● **YOUR INSTRUCTIONS**
Reproduce the data below in full and to the letter, images excepted.
------ EXTRACTED RECORDS ------
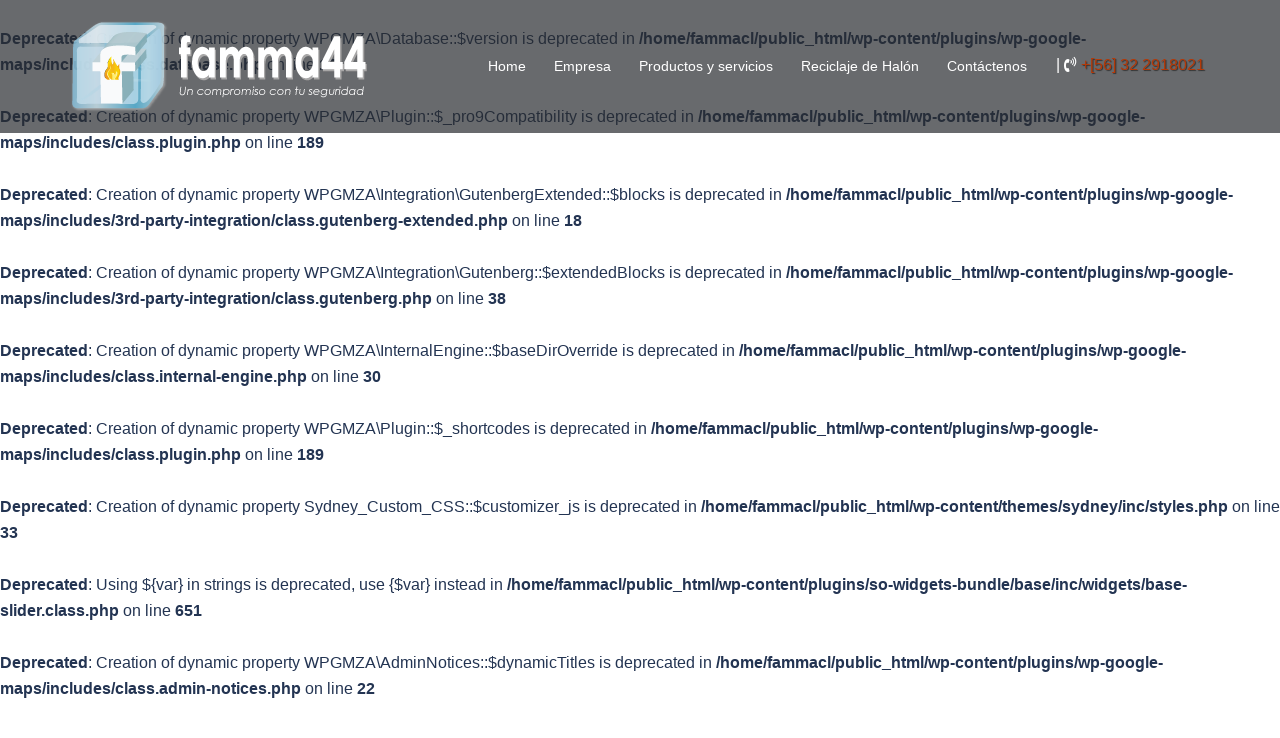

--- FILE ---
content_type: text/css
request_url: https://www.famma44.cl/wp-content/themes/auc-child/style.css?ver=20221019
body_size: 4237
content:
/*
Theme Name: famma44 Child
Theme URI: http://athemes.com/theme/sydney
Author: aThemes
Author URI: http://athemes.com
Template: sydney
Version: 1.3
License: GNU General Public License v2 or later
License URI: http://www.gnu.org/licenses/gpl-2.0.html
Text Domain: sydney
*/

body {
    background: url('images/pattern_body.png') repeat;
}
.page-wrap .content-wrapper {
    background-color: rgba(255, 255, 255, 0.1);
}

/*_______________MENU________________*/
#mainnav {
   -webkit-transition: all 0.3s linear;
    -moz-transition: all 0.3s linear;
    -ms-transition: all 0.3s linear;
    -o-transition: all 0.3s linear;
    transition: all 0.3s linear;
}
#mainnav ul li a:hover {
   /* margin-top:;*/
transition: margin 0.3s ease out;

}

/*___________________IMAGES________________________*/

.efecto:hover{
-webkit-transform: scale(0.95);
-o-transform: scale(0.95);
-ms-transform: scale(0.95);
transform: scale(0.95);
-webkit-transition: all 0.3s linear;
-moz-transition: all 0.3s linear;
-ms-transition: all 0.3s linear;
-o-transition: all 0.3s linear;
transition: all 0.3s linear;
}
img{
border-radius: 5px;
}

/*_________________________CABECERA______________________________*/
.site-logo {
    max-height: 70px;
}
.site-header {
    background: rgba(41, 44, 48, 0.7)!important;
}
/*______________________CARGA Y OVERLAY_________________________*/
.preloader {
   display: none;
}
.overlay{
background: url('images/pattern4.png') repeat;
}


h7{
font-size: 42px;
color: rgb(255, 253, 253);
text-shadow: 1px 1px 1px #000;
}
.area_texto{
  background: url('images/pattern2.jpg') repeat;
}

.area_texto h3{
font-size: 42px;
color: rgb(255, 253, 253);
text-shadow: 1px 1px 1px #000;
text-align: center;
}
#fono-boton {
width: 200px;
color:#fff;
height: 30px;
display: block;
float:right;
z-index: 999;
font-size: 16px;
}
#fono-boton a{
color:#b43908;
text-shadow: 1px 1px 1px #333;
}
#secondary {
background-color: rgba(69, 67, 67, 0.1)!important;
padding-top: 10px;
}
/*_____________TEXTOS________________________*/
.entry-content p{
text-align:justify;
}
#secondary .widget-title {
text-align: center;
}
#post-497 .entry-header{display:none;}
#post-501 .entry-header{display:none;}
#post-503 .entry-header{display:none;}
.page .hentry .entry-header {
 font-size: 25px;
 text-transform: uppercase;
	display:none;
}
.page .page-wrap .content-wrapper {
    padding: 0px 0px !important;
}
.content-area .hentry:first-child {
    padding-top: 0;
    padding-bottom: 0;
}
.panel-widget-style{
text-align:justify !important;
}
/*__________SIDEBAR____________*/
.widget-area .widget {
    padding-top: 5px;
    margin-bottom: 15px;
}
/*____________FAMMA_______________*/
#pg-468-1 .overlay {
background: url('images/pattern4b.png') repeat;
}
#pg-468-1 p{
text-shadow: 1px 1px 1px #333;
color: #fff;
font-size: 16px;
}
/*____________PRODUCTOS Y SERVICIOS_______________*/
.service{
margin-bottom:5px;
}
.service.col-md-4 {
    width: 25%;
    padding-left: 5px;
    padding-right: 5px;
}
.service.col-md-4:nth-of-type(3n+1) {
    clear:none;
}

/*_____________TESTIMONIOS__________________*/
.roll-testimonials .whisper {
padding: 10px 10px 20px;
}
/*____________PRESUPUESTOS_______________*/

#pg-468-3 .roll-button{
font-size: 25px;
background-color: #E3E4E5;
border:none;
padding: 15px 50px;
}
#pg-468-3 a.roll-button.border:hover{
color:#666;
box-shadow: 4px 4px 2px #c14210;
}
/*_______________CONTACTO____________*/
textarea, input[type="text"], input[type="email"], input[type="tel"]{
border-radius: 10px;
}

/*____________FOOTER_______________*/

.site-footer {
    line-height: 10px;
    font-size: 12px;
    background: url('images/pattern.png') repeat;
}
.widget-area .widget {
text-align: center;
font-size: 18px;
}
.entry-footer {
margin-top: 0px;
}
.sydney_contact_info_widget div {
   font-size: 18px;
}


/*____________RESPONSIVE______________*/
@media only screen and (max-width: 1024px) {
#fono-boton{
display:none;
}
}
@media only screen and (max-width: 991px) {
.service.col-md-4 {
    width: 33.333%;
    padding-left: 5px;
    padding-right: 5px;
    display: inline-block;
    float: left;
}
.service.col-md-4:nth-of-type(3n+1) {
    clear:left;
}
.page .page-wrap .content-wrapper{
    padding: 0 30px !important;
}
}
------
● **THE ANSWER**
--- FILE ---
content_type: text/css
request_url: https://www.famma44.cl/wp-content/themes/auc-child/style.css?ver=20221019
body_size: 4237
content:
/*
Theme Name: famma44 Child
Theme URI: http://athemes.com/theme/sydney
Author: aThemes
Author URI: http://athemes.com
Template: sydney
Version: 1.3
License: GNU General Public License v2 or later
License URI: http://www.gnu.org/licenses/gpl-2.0.html
Text Domain: sydney
*/

body {
    background: url('images/pattern_body.png') repeat;
}
.page-wrap .content-wrapper {
    background-color: rgba(255, 255, 255, 0.1);
}

/*_______________MENU________________*/
#mainnav {
   -webkit-transition: all 0.3s linear;
    -moz-transition: all 0.3s linear;
    -ms-transition: all 0.3s linear;
    -o-transition: all 0.3s linear;
    transition: all 0.3s linear;
}
#mainnav ul li a:hover {
   /* margin-top:;*/
transition: margin 0.3s ease out;

}

/*___________________IMAGES________________________*/

.efecto:hover{
-webkit-transform: scale(0.95);
-o-transform: scale(0.95);
-ms-transform: scale(0.95);
transform: scale(0.95);
-webkit-transition: all 0.3s linear;
-moz-transition: all 0.3s linear;
-ms-transition: all 0.3s linear;
-o-transition: all 0.3s linear;
transition: all 0.3s linear;
}
img{
border-radius: 5px;
}

/*_________________________CABECERA______________________________*/
.site-logo {
    max-height: 70px;
}
.site-header {
    background: rgba(41, 44, 48, 0.7)!important;
}
/*______________________CARGA Y OVERLAY_________________________*/
.preloader {
   display: none;
}
.overlay{
background: url('images/pattern4.png') repeat;
}


h7{
font-size: 42px;
color: rgb(255, 253, 253);
text-shadow: 1px 1px 1px #000;
}
.area_texto{
  background: url('images/pattern2.jpg') repeat;
}

.area_texto h3{
font-size: 42px;
color: rgb(255, 253, 253);
text-shadow: 1px 1px 1px #000;
text-align: center;
}
#fono-boton {
width: 200px;
color:#fff;
height: 30px;
display: block;
float:right;
z-index: 999;
font-size: 16px;
}
#fono-boton a{
color:#b43908;
text-shadow: 1px 1px 1px #333;
}
#secondary {
background-color: rgba(69, 67, 67, 0.1)!important;
padding-top: 10px;
}
/*_____________TEXTOS________________________*/
.entry-content p{
text-align:justify;
}
#secondary .widget-title {
text-align: center;
}
#post-497 .entry-header{display:none;}
#post-501 .entry-header{display:none;}
#post-503 .entry-header{display:none;}
.page .hentry .entry-header {
 font-size: 25px;
 text-transform: uppercase;
	display:none;
}
.page .page-wrap .content-wrapper {
    padding: 0px 0px !important;
}
.content-area .hentry:first-child {
    padding-top: 0;
    padding-bottom: 0;
}
.panel-widget-style{
text-align:justify !important;
}
/*__________SIDEBAR____________*/
.widget-area .widget {
    padding-top: 5px;
    margin-bottom: 15px;
}
/*____________FAMMA_______________*/
#pg-468-1 .overlay {
background: url('images/pattern4b.png') repeat;
}
#pg-468-1 p{
text-shadow: 1px 1px 1px #333;
color: #fff;
font-size: 16px;
}
/*____________PRODUCTOS Y SERVICIOS_______________*/
.service{
margin-bottom:5px;
}
.service.col-md-4 {
    width: 25%;
    padding-left: 5px;
    padding-right: 5px;
}
.service.col-md-4:nth-of-type(3n+1) {
    clear:none;
}

/*_____________TESTIMONIOS__________________*/
.roll-testimonials .whisper {
padding: 10px 10px 20px;
}
/*____________PRESUPUESTOS_______________*/

#pg-468-3 .roll-button{
font-size: 25px;
background-color: #E3E4E5;
border:none;
padding: 15px 50px;
}
#pg-468-3 a.roll-button.border:hover{
color:#666;
box-shadow: 4px 4px 2px #c14210;
}
/*_______________CONTACTO____________*/
textarea, input[type="text"], input[type="email"], input[type="tel"]{
border-radius: 10px;
}

/*____________FOOTER_______________*/

.site-footer {
    line-height: 10px;
    font-size: 12px;
    background: url('images/pattern.png') repeat;
}
.widget-area .widget {
text-align: center;
font-size: 18px;
}
.entry-footer {
margin-top: 0px;
}
.sydney_contact_info_widget div {
   font-size: 18px;
}


/*____________RESPONSIVE______________*/
@media only screen and (max-width: 1024px) {
#fono-boton{
display:none;
}
}
@media only screen and (max-width: 991px) {
.service.col-md-4 {
    width: 33.333%;
    padding-left: 5px;
    padding-right: 5px;
    display: inline-block;
    float: left;
}
.service.col-md-4:nth-of-type(3n+1) {
    clear:left;
}
.page .page-wrap .content-wrapper{
    padding: 0 30px !important;
}
}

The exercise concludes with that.